* SET PROBLEM A *
Print the Form 8-K cover page word for word.

* TEXT SHOWN *
UNITED STATES

SECURITIES AND EXCHANGE COMMISSION

WASHINGTON, DC 20549

 

_________________

 

FORM 8-K

 

CURRENT REPORT

Pursuant to Section 13 or 15(d) of the

Securities Exchange Act of 1934

 

Date of report (Date of earliest event reported): May 15, 2013 (May 9, 2013)

 

American Realty Capital Trust IV, Inc.

(Exact Name of Registrant as Specified in Its Charter)

 

Maryland

(State or Other Jurisdiction of Incorporation)

 

333-180274   32-0372241
(Commission File Number)   (IRS Employer Identification No.)

 

405 Park Avenue, 15th Floor

New York, New York 10022

(Address, including zip code, of Principal Executive Offices) 
 
(212) 415-6500
(Registrant’s Telephone Number, Including Area Code)
 

  

Check the appropriate box below if the Form 8-K filing is intended to simultaneously satisfy the filing obligation of the registrant under any of the following provisions:

 

¨ Written communications pursuant to Rule 425 under the Securities Act (17 CFR 230.425)

(Collection entries)
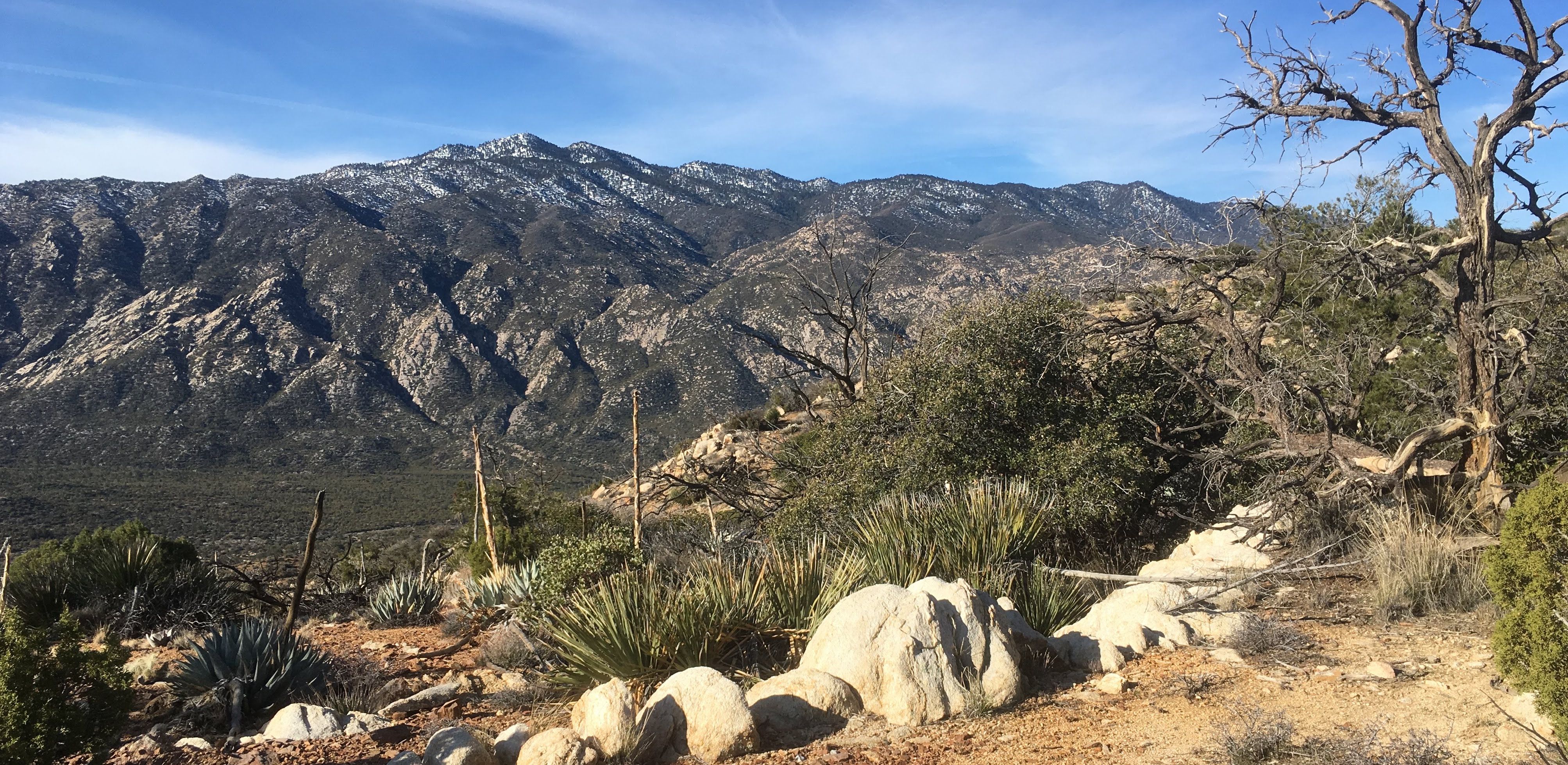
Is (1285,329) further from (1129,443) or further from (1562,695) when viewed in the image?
(1562,695)

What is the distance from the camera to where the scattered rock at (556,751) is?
15.6 ft

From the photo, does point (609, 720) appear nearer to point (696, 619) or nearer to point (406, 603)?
point (696, 619)

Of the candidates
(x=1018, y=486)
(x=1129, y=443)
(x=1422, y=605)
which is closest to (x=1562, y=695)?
(x=1422, y=605)

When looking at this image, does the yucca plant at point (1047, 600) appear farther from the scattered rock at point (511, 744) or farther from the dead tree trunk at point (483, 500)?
the dead tree trunk at point (483, 500)

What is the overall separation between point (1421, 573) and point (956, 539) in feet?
11.1

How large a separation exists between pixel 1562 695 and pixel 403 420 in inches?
2419

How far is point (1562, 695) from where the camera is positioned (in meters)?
3.66

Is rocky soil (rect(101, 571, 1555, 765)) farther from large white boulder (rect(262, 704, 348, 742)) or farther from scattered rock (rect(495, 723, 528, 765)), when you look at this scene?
scattered rock (rect(495, 723, 528, 765))

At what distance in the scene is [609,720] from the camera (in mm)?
4957

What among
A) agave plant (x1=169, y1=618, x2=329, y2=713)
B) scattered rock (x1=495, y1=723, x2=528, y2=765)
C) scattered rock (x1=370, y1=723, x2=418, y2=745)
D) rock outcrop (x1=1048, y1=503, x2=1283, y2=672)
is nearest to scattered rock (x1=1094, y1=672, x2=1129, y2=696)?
rock outcrop (x1=1048, y1=503, x2=1283, y2=672)

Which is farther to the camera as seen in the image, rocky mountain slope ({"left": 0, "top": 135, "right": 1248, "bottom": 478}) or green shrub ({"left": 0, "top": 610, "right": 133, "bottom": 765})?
rocky mountain slope ({"left": 0, "top": 135, "right": 1248, "bottom": 478})

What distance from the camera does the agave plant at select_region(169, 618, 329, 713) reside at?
675 cm

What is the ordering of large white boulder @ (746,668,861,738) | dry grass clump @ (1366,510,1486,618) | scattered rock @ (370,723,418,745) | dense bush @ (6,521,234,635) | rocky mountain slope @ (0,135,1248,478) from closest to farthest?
large white boulder @ (746,668,861,738), scattered rock @ (370,723,418,745), dry grass clump @ (1366,510,1486,618), dense bush @ (6,521,234,635), rocky mountain slope @ (0,135,1248,478)

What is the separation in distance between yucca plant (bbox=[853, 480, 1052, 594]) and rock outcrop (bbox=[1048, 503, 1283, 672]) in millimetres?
893
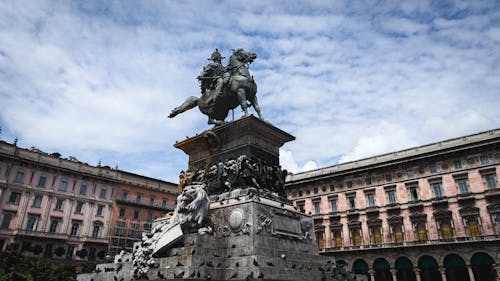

* SET PROBLEM B *
In the records, change "millimetres" to "millimeters" in the part that opens with the line containing "What is the separation" and runs through the end of the records, keeping everything else the same. Give only that part, and leave out the pictures.

* COMPLETE RESPONSE A *
UNITED STATES

SECURITIES AND EXCHANGE COMMISSION

WASHINGTON, DC 20549

 

_________________

 

FORM 8-K

 

CURRENT REPORT

Pursuant to Section 13 or 15(d) of the

Securities Exchange Act of 1934

 

Date of report (Date of earliest event reported): May 15, 2013 (May 9, 2013)

 

American Realty Capital Trust IV, Inc.

(Exact Name of Registrant as Specified in Its Charter)

 

Maryland

(State or Other Jurisdiction of Incorporation)

 

333-180274   32-0372241
(Commission File Number)   (IRS Employer Identification No.)

 

405 Park Avenue, 15th Floor

New York, New York 10022

(Address, including zip code, of Principal Executive Offices) 
 
(212) 415-6500
(Registrant’s Telephone Number, Including Area Code)
 

  

Check the appropriate box below if the Form 8-K filing is intended to simultaneously satisfy the filing obligation of the registrant under any of the following provisions:

 

¨ Written communications pursuant to Rule 425 under the Securities Act (17 CFR 230.425)

* COMPLETE RESPONSE B *
What is the separation in distance between yucca plant (bbox=[853, 480, 1052, 594]) and rock outcrop (bbox=[1048, 503, 1283, 672]) in millimeters?
893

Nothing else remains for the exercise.